Mientras tanto, Flávio Bolsonaro fue proclamado candidato presidencial del Partido Liberal. Desafiará al presidente Lula y aspira a vencerlo para consolidar el giro a la derecha del hemisferio. No obstante, el hijo de Bolsonaro aparece en un momento crítico señalado por un desvío de fondos para grabar una película sobre la vida de su padre, Jair Bolsonaro, y eso ha lacerado su imagen.

Sin embargo, dos semanas después Flávio y Michelle Bolsonaro se reconciliaron en la sede del Partido Liberal. La exprimera dama será candidata al senado y apoyará la campaña de su hijastro. Más allá de la reconciliación formal, el clan derechista ha encontrado la forma para vivir de la política y esto representa más una reconciliación por interés y no por voluntad.
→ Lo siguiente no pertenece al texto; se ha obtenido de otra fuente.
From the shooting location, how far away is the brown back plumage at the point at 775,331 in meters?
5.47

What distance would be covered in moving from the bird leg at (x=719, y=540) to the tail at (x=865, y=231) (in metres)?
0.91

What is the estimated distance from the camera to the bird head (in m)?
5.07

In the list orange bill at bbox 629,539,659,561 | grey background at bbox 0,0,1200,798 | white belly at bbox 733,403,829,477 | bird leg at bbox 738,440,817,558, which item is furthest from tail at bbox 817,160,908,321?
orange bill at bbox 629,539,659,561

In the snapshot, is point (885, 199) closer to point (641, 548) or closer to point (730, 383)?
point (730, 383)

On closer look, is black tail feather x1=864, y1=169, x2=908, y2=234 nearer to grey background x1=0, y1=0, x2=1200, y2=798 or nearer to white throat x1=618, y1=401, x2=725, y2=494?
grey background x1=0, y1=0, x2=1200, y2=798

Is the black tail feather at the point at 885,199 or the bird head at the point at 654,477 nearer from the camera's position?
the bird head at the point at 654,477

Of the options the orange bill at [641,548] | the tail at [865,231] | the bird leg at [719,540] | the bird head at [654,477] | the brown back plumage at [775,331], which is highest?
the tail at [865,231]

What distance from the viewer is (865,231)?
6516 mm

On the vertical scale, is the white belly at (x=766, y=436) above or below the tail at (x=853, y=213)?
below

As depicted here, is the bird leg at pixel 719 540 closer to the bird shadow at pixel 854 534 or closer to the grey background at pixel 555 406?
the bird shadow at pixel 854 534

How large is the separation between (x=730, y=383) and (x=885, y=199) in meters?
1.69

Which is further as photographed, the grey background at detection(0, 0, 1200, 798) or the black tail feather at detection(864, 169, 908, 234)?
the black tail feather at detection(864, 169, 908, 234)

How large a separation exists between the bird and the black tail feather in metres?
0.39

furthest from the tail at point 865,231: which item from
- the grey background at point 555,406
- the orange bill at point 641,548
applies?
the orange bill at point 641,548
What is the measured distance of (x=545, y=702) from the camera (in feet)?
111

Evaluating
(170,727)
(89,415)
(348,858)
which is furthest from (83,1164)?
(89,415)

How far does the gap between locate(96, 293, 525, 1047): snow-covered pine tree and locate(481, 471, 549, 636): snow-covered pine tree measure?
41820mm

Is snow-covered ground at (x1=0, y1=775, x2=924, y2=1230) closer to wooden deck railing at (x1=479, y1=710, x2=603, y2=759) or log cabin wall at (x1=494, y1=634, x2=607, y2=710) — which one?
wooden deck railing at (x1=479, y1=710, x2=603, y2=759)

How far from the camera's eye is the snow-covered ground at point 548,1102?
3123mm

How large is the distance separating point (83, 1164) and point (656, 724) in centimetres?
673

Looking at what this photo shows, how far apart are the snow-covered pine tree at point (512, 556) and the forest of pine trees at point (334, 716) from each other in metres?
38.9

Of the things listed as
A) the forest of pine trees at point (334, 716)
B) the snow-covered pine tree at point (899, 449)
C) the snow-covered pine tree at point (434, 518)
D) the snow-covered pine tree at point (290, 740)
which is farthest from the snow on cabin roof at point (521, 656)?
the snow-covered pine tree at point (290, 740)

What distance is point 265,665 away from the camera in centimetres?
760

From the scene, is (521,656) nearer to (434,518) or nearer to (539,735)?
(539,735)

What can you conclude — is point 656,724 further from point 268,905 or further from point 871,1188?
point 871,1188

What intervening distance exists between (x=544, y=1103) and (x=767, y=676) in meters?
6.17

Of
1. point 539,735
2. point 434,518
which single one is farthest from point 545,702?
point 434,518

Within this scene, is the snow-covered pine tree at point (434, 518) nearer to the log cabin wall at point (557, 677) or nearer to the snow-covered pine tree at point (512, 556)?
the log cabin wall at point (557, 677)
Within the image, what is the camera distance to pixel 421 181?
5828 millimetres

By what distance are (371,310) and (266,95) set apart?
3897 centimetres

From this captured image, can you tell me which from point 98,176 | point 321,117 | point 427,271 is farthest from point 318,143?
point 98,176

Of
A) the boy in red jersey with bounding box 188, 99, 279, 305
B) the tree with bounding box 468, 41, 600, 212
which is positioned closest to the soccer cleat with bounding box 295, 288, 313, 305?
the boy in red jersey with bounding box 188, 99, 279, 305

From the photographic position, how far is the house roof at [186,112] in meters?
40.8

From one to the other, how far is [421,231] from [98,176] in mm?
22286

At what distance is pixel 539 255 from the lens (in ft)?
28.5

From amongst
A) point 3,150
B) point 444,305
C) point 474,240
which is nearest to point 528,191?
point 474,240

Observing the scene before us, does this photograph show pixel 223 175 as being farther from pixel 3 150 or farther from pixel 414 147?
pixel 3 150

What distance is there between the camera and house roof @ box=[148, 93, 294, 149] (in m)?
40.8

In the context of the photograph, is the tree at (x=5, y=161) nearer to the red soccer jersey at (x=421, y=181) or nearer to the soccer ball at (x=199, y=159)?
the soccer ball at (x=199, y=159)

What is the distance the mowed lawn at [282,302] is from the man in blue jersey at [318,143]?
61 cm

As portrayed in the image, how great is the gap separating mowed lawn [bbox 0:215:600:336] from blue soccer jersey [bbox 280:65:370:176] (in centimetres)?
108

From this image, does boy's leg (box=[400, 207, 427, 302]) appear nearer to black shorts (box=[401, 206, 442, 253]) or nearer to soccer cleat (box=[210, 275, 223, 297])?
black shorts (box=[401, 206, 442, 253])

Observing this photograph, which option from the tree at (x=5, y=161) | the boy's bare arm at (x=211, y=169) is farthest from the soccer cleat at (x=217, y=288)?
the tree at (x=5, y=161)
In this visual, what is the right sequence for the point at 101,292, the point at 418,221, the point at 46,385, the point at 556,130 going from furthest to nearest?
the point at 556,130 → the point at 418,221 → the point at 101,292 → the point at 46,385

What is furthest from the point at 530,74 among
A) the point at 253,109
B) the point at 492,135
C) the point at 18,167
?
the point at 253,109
Por otro lado, el apoyo del presidente estadounidense Donald Trump también ha calentado el camino rumbo a las elecciones y esto podría ser contraproducente. El republicano sancionó a funcionarios brasileños por haber enjuiciado al expresidente, impuso aranceles y ha hecho declaraciones en contra de Lula, lo que algunos sectores consideran como un atentado contra la soberanía y una provocación. Los comicios de octubre estarán marcados por la polarización y en una lucha entre Estados Unidos y Brasil.

Aunque pareciera una lectura precipitada, la intervención de Washington en las elecciones podría terminar perjudicando a Bolsonaro. A esto se suma que en el evento de nominación de los liberales asistió el presidente argentino, Javier Milei, quien en un duro mensaje acusó que Brasil es un país sometido al zurdismo y declaró que Lula es una amenaza.

Las declaraciones generaron una nueva disputa entre Argentina y Brasil, ya que funcionarios brasileños llamaron a consulta al embajador brasileño en Buenos Aires por las declaraciones. Milei aprovechó para llamar a su par brasileño “presidiario”, y atacó al juez Alexander de Moraes que sentenció a Bolsonaro a prisión, el argentino lo llamó “para colmo la basura calva, no me permitió visitar a mi amigo quien está injustamente encarcelado”.

Milei también intentó realizar una visita a Jair Bolsonaro, que permanece en prisión domiciliaria por el intento de golpe de estado, pero le fue negada. En el mítin el presidente argentino aprovechó para hacer un recuento de los países en los que “el socialismo ha sido erradicado: Argentina, Colombia, Ecuador, Chile, Perú y esperemos que en octubre Brasil sea liberal”.

No hay duda que el camino a los comicios comienza a calentarse y el gigante sudamericano se enfrentará a un proceso sumamente polarizado. Mientras Bolsonaro es respaldado por el movimiento de su padre y las derechas internacionales, Lula pretende explotar la carta de la injerencia para conseguir más electores.